Cuomo signs more policing reform legislation
STAT Act requires courts to compile and publish racial and other demographic data of all low-level offenses
Press Release, Gov. Andrew Cuomo’s Office
Governor Andrew M. Cuomo today signed policing reform legislation requiring state and local law enforcement officers to report within six hours when they discharge their weapon (S.2575-B/A.10608); requiring courts to compile and publish racial and other demographic data of all low-level offenses (S.1830-C/A.10609); and requiring police officers to provide medical and mental health attention to individuals in custody (S.6601-A/A.8226).
“Police reform is long overdue in this state and this nation, and New York is once again leading the way and enacting real change to end the systemic discrimination that exists in our criminal justice and policing systems,” Governor Cuomo said. “These critical reforms will help improve the relationship between law enforcement and the communities they serve and take us one step closer to righting the many injustices minority communities have faced because of a broken and unfair system.”
Police Statistics and Transparency Act (S.1830-C/A.10609)
The Police Statistics and Transparency Act – or STAT Act – requires courts to compile and publish racial and other demographic data of all low-level offenses, including misdemeanors and violations. The data collected must be made available online and updated monthly. The new law also requires police departments to report any arrest-related death to the Department of Criminal Justice Services and to submit annual reports on arrest-related deaths to the Governor and the Legislature.
Senator Brad Hoylman said, “The Police Statistics and Transparency (STAT) Act, a recommendation of President Barack Obama’s Task Force on 21st Century Policing, requires law enforcement to collect and publicly report demographic information ranging from low-level arrests to in-custody deaths. Because of this legislation, we’ll finally have the data necessary to identify and root out the systematic and discriminatory policing practices that law enforcement uses to target Black and Brown New Yorkers.”
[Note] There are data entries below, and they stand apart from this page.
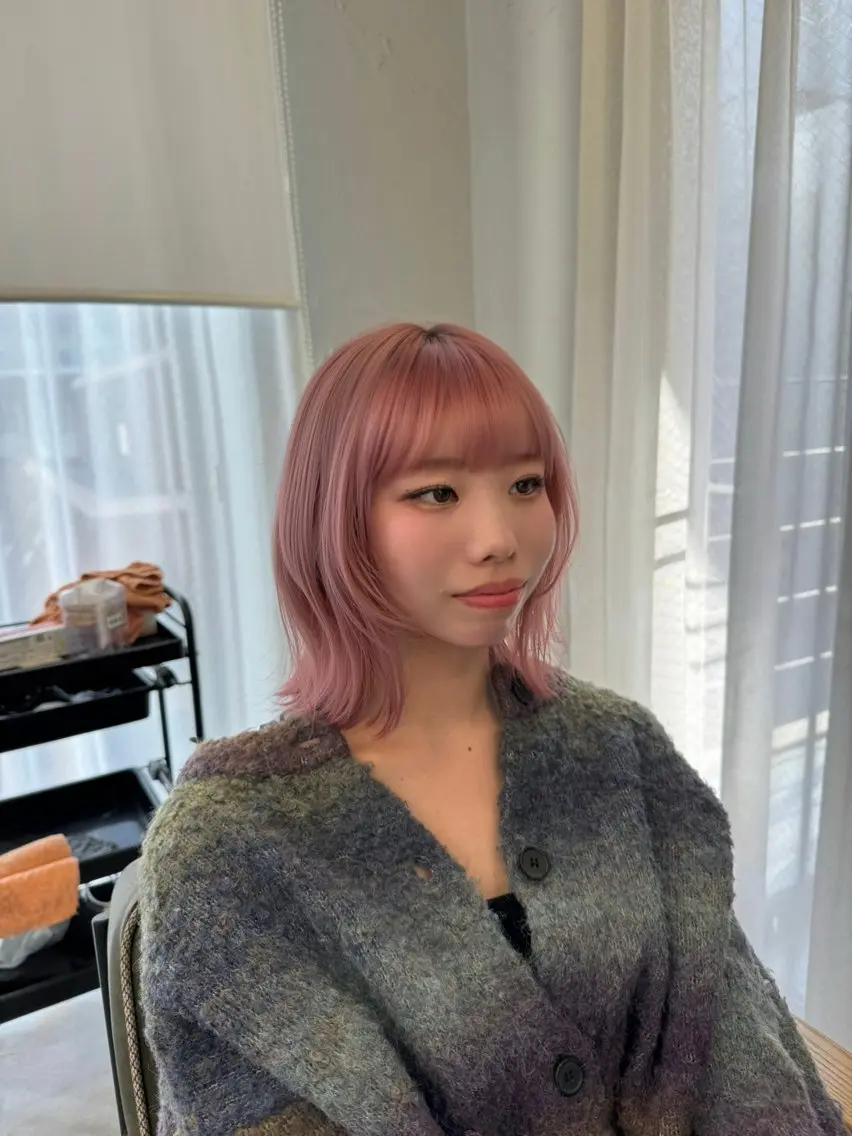 ショート カラー ヘアアレンジ ブリーチ 暖色系/透明感 治野心のヘアスタイル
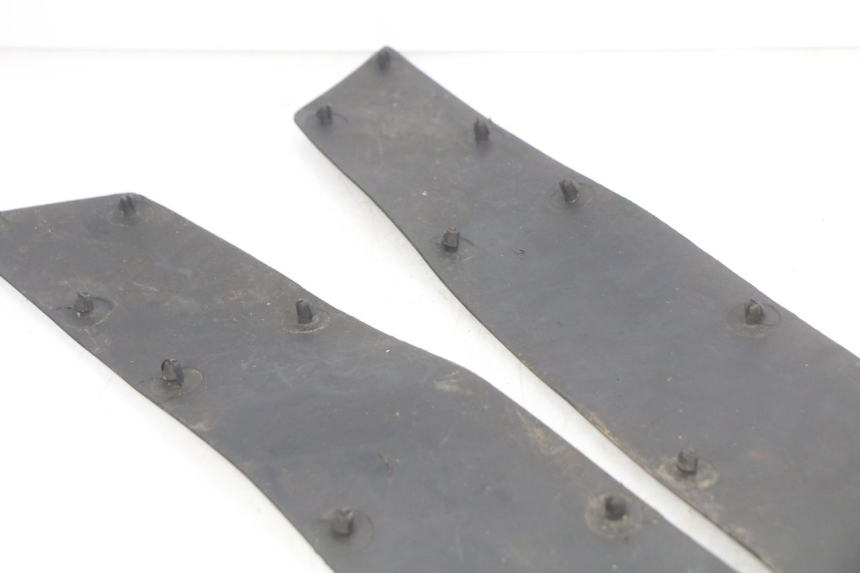 photo de FUßRAUMMATTE HONDA FES PANTHEON 2T 125 (1998 - 2002) - Detailansicht des Bauteils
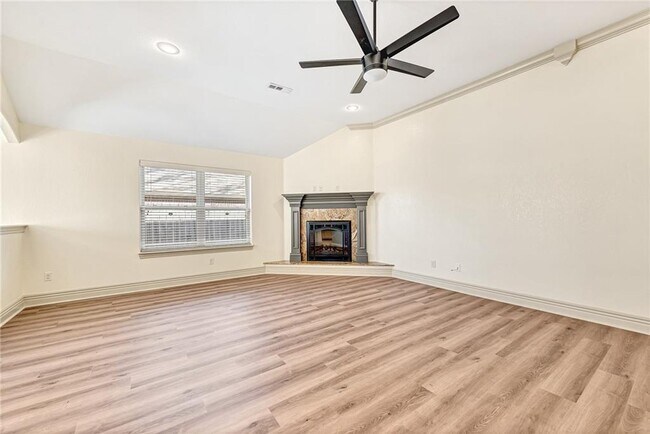 Building Photo - 103 NE Chicory Ln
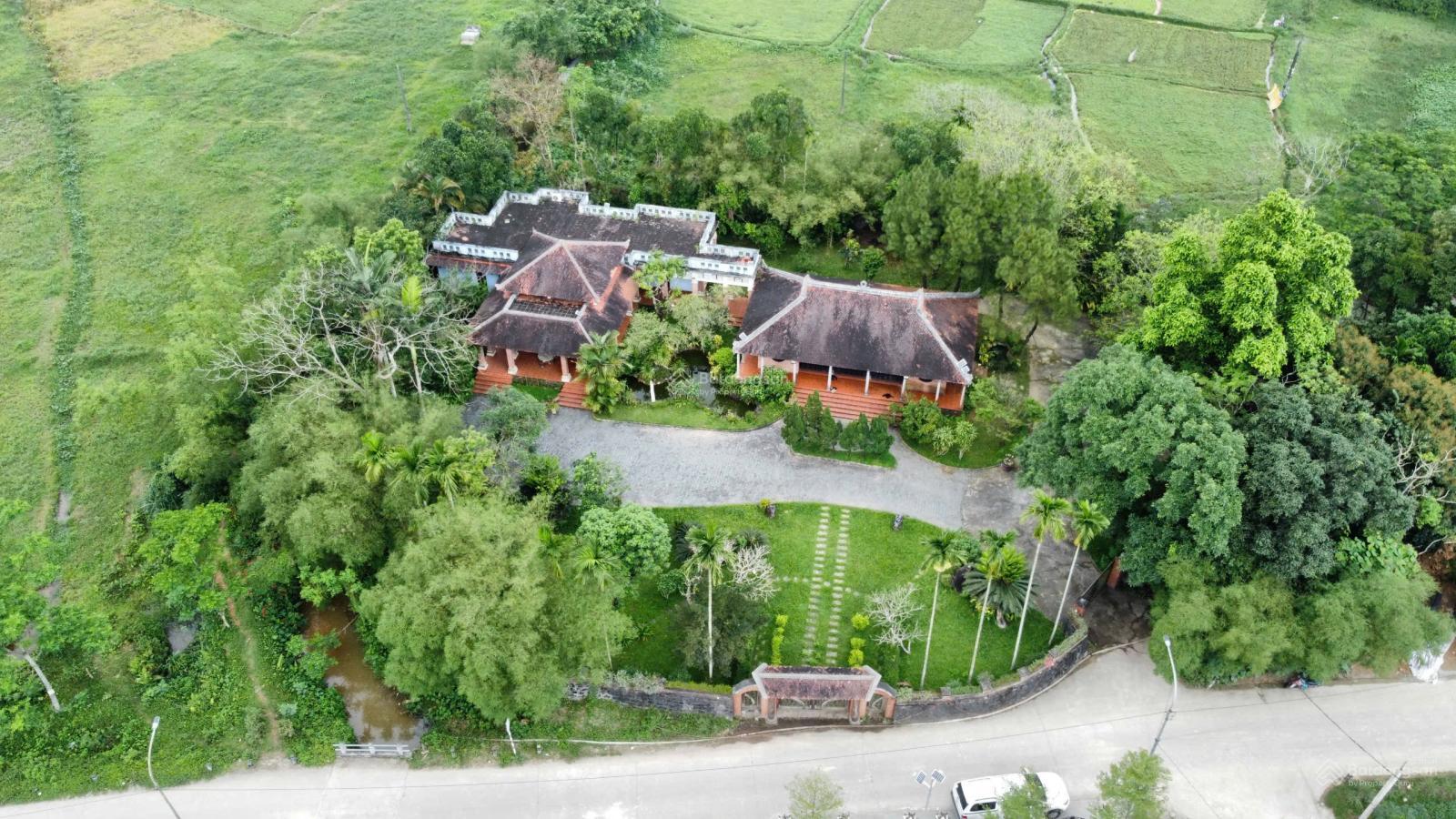 Biệt phủ sân vườn, nhà rường giữa lòng cố đô. 2500m2 mặt tiền Sử Hy Nhan cạnh Lăng Tự Đức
Weapons Discharge Reporting (S.2575-B/A.10608)
This new law requires that any law enforcement officer or peace officer who discharges their weapon, while on or off duty, where a person could be struck by a bullet from the weapon is required to verbally report the incident to his or her supervisor within six hours and prepare and file a written report within 48 hours of the incident.
Senator Jamaal T. Bailey said, “I would like to thank the Governor for signing this crucial piece of legislation, which requires law enforcement officials to report within six hours whenever they have discharged their weapon and could have struck an individual, and a written report within 48 hours. It is important to have this transparency within a department to foster a better public trust, ensure accountability, and improve community police relations.”
Providing Medical and Mental Health Attention to Individuals in Custody (S.6601-A/A.8226)
This new law requires police officers, peace officers and other law enforcement representatives and entities to provide medical and mental health attention to any individual in custody. Police can be liable for damages for anyone who does not receive medical attention and suffers a serious physical injury or has their injury exacerbated by the lack of care.
Senator Jamaal T. Bailey said, “I would like to thank the Governor for signing my bill, which would require law enforcement to call for medical attention if requested by the individual apprehended. Regardless of whether an individual is in custody or not, if they need medical attention it should be provided to them. In far too many of these cases, adequate medical assistance has been denied to these individuals or been so delayed that individuals have suffered needless, pain and suffering. In the most egregious cases, indifference or neglect of some persons’ conditions have even lead to senseless deaths, like that of Andrew Kearse, a young man whose pleas for medical attention went unheard.”